Information —

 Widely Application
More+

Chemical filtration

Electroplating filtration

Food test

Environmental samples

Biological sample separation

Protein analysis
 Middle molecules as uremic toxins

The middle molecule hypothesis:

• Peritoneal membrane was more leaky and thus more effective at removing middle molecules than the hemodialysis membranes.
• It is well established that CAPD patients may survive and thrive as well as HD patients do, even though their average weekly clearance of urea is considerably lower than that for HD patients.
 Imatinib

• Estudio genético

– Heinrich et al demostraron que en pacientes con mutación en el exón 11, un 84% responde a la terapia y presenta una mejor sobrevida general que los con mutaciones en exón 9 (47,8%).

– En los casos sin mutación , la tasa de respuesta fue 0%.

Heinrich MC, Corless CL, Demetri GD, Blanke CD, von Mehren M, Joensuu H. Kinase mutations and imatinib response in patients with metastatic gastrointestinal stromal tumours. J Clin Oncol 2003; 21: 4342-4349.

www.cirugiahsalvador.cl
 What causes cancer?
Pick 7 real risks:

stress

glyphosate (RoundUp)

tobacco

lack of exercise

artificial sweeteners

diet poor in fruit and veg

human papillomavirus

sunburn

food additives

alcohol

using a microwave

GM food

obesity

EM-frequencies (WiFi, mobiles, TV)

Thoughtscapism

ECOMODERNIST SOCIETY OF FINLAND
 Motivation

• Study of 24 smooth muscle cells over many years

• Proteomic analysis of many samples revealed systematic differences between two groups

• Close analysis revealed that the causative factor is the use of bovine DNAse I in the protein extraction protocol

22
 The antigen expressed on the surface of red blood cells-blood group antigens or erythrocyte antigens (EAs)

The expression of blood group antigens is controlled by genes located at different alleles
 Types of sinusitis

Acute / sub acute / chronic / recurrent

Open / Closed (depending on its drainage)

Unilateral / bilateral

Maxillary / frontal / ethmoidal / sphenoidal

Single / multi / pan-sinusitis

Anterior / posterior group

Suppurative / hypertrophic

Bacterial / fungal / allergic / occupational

Work order — All lines of the data above must be returned exactly.

Exercise result —
 Widely Application
More+

Chemical filtration

Electroplating filtration

Food test

Environmental samples

Biological sample separation

Protein analysis
 Middle molecules as uremic toxins

The middle molecule hypothesis:

• Peritoneal membrane was more leaky and thus more effective at removing middle molecules than the hemodialysis membranes.
• It is well established that CAPD patients may survive and thrive as well as HD patients do, even though their average weekly clearance of urea is considerably lower than that for HD patients.
 Imatinib

• Estudio genético

– Heinrich et al demostraron que en pacientes con mutación en el exón 11, un 84% responde a la terapia y presenta una mejor sobrevida general que los con mutaciones en exón 9 (47,8%).

– En los casos sin mutación , la tasa de respuesta fue 0%.

Heinrich MC, Corless CL, Demetri GD, Blanke CD, von Mehren M, Joensuu H. Kinase mutations and imatinib response in patients with metastatic gastrointestinal stromal tumours. J Clin Oncol 2003; 21: 4342-4349.

www.cirugiahsalvador.cl
 What causes cancer?
Pick 7 real risks:

stress

glyphosate (RoundUp)

tobacco

lack of exercise

artificial sweeteners

diet poor in fruit and veg

human papillomavirus

sunburn

food additives

alcohol

using a microwave

GM food

obesity

EM-frequencies (WiFi, mobiles, TV)

Thoughtscapism

ECOMODERNIST SOCIETY OF FINLAND
 Motivation

• Study of 24 smooth muscle cells over many years

• Proteomic analysis of many samples revealed systematic differences between two groups

• Close analysis revealed that the causative factor is the use of bovine DNAse I in the protein extraction protocol

22
 The antigen expressed on the surface of red blood cells-blood group antigens or erythrocyte antigens (EAs)

The expression of blood group antigens is controlled by genes located at different alleles
 Types of sinusitis

Acute / sub acute / chronic / recurrent

Open / Closed (depending on its drainage)

Unilateral / bilateral

Maxillary / frontal / ethmoidal / sphenoidal

Single / multi / pan-sinusitis

Anterior / posterior group

Suppurative / hypertrophic

Bacterial / fungal / allergic / occupational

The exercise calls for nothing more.